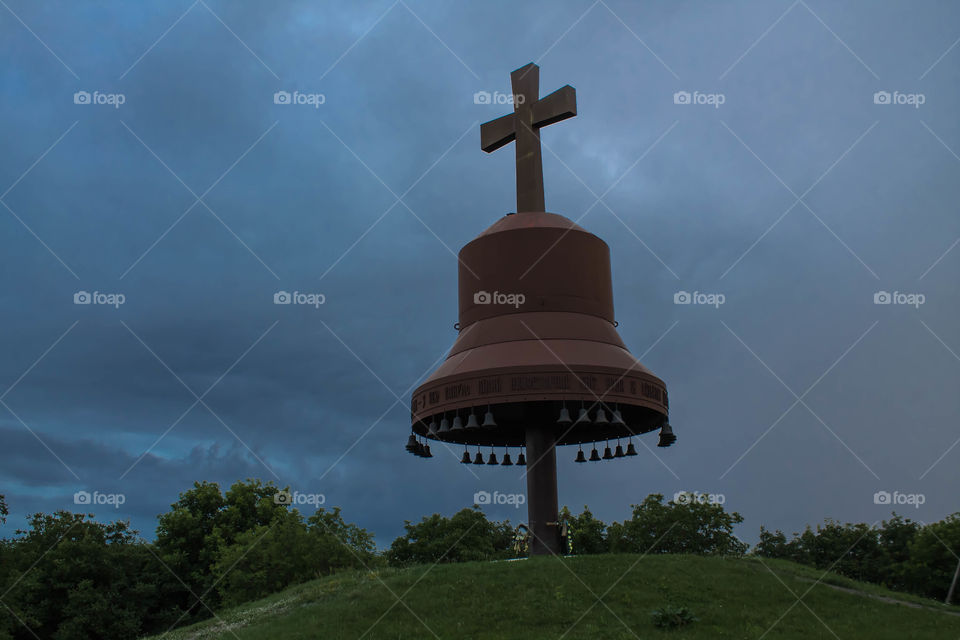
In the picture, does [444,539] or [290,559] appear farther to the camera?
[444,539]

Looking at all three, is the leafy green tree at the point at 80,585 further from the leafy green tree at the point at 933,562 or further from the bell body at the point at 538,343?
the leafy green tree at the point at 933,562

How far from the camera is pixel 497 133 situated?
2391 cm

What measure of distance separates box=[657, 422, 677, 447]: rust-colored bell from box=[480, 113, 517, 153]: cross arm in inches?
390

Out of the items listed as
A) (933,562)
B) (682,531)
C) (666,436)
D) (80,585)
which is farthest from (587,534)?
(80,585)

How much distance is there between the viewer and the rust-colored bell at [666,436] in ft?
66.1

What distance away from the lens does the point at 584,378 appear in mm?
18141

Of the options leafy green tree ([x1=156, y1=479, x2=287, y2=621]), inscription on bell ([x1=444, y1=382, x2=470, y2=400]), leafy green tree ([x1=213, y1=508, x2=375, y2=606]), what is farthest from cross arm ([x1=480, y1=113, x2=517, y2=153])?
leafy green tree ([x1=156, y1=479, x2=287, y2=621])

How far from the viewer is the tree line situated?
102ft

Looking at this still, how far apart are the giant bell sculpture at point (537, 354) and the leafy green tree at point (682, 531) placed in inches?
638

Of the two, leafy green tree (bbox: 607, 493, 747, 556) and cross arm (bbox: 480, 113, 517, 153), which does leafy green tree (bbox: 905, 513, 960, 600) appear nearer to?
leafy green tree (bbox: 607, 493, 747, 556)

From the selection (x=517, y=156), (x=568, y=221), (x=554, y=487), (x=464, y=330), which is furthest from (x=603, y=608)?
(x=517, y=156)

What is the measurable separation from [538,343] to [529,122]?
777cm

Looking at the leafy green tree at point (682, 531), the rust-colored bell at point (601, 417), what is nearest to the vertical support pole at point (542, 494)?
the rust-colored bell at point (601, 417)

---

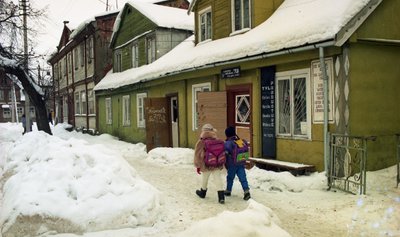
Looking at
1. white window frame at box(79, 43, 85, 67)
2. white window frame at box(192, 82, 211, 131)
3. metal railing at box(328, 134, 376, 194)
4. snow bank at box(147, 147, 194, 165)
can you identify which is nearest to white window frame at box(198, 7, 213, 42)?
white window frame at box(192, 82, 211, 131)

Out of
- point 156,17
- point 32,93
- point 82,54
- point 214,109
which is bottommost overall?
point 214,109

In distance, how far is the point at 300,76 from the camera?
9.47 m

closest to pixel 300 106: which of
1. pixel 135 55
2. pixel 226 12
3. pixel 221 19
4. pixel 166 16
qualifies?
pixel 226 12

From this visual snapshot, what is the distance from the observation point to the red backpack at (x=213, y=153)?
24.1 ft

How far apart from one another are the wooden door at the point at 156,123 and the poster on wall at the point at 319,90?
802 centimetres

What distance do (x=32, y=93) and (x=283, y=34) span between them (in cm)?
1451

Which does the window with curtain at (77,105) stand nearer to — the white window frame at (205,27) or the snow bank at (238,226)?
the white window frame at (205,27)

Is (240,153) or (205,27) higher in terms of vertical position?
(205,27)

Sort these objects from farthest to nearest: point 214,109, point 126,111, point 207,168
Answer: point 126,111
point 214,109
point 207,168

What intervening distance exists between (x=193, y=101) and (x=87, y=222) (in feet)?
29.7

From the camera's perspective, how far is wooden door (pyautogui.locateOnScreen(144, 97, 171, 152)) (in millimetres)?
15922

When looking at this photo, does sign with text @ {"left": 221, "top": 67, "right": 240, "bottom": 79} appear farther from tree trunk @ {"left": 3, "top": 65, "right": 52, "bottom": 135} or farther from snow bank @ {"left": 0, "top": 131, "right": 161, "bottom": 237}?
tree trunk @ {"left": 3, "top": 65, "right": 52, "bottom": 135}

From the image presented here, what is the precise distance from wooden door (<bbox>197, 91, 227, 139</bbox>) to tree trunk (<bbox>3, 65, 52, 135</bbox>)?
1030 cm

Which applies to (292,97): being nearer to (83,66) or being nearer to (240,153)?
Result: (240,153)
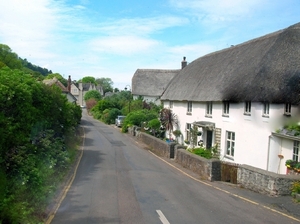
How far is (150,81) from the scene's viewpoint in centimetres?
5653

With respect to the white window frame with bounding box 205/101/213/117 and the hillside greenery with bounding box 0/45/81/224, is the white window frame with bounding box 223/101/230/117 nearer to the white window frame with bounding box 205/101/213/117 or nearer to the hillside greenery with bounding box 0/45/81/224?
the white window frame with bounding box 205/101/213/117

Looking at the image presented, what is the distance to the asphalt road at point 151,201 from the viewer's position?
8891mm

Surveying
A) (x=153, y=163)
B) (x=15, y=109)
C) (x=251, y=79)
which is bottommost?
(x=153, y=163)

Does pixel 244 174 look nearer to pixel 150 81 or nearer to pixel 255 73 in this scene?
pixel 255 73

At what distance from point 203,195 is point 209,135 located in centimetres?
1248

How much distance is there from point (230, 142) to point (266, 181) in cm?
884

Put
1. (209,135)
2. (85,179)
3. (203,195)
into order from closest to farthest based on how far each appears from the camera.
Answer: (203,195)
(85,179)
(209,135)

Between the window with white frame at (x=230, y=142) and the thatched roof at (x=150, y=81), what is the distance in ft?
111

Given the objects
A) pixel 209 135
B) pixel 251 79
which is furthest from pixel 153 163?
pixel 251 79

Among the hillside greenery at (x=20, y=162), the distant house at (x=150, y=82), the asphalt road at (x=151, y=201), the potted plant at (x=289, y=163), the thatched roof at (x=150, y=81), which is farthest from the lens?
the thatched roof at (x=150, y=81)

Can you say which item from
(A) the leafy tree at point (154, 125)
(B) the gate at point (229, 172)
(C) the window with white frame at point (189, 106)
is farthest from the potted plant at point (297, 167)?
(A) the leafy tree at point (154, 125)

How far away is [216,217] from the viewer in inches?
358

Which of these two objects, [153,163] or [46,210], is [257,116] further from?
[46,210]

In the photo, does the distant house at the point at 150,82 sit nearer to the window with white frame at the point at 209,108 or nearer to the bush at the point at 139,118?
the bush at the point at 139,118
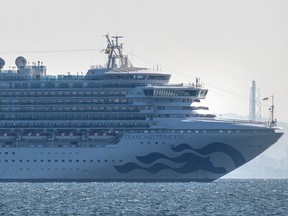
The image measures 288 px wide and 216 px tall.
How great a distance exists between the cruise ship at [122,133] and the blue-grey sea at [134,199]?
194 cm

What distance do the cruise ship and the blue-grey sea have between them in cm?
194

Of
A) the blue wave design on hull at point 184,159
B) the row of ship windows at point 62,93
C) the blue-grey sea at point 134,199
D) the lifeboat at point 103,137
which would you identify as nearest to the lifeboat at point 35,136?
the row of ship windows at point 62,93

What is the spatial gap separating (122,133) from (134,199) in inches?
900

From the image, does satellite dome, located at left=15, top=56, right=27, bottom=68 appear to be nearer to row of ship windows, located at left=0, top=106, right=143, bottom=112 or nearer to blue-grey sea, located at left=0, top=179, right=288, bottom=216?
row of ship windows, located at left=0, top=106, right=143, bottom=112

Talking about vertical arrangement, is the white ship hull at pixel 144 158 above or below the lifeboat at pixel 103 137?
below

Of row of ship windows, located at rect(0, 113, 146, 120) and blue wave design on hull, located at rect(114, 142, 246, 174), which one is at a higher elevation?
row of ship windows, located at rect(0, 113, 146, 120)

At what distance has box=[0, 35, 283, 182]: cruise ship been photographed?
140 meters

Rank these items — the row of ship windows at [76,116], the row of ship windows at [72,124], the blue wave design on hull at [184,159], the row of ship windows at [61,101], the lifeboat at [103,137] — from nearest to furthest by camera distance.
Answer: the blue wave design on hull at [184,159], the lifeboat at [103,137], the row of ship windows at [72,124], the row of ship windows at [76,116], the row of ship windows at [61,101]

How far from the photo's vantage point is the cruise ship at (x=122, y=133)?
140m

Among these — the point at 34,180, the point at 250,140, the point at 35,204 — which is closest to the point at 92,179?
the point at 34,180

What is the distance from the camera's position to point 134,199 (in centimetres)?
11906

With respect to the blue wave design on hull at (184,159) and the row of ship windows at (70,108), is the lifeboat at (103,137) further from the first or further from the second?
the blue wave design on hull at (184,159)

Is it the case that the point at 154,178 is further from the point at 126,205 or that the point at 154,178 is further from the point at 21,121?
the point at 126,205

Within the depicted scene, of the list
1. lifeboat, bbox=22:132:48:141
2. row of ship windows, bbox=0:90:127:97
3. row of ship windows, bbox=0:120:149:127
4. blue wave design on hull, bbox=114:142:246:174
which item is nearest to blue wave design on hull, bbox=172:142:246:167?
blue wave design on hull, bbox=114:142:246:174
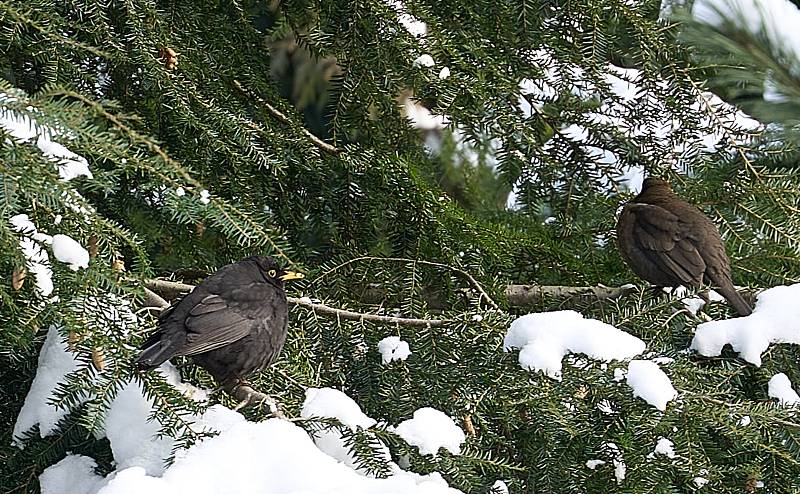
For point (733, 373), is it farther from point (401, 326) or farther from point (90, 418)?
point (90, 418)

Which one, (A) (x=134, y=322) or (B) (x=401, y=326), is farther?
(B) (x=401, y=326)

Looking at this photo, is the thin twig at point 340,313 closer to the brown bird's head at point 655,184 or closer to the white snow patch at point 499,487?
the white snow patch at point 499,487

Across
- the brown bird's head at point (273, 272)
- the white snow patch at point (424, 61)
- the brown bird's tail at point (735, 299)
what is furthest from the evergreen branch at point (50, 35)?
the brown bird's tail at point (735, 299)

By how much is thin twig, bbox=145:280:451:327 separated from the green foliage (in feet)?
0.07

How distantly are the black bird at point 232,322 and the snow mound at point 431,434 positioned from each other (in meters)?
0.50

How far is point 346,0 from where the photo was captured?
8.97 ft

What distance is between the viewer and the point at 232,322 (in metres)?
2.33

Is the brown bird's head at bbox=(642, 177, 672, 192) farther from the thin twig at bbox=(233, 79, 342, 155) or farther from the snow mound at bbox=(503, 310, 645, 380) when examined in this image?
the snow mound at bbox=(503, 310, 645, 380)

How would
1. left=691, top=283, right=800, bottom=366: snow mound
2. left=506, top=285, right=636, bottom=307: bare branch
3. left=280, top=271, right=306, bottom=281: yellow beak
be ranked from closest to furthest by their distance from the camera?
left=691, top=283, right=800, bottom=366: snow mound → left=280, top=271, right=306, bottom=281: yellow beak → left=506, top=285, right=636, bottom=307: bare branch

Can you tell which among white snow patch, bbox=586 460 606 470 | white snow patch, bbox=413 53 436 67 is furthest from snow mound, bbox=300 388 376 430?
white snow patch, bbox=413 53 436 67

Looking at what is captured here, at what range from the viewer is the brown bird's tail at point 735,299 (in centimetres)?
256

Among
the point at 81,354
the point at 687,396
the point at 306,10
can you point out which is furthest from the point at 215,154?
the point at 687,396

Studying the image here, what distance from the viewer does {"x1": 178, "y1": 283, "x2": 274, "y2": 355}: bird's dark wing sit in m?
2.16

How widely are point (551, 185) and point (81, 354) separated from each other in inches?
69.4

--

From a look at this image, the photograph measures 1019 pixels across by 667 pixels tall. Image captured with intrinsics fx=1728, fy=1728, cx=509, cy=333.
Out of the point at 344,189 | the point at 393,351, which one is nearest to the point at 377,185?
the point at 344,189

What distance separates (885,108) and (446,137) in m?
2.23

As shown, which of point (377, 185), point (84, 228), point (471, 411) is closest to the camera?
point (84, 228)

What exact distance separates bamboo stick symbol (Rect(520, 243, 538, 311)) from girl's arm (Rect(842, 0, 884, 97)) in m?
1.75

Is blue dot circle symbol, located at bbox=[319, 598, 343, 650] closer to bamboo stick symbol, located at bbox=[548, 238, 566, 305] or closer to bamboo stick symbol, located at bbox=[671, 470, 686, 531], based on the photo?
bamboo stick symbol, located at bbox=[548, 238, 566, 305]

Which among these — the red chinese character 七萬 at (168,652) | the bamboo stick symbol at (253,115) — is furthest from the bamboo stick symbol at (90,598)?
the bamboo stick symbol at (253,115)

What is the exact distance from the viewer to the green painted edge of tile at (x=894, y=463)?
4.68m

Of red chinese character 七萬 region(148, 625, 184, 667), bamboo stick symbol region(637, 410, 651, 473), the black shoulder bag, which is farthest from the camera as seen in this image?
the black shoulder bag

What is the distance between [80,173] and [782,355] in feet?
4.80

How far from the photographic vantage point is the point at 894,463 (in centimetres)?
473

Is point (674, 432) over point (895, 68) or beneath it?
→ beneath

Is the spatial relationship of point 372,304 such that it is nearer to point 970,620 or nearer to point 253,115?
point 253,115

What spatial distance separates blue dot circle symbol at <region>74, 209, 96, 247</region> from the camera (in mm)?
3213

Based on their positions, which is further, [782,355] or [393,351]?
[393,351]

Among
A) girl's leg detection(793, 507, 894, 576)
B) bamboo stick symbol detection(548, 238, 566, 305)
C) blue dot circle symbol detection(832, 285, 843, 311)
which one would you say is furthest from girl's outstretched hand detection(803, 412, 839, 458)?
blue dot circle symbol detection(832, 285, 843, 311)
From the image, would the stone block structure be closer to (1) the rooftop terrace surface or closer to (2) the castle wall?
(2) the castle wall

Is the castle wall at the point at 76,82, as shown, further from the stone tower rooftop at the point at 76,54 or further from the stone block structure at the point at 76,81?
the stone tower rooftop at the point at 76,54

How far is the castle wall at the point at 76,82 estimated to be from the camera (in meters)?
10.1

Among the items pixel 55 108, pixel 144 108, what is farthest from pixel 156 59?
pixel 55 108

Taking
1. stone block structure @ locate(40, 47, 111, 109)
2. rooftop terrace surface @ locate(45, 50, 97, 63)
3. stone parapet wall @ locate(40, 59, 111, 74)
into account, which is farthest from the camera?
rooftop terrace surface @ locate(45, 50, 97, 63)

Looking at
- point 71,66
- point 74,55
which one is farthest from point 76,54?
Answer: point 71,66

> _WHAT YOU WILL DO_
State how many lines in the entries above contain the word "separated", and reply with the number alone.

> _RESPONSE TO THE EXERCISE_
2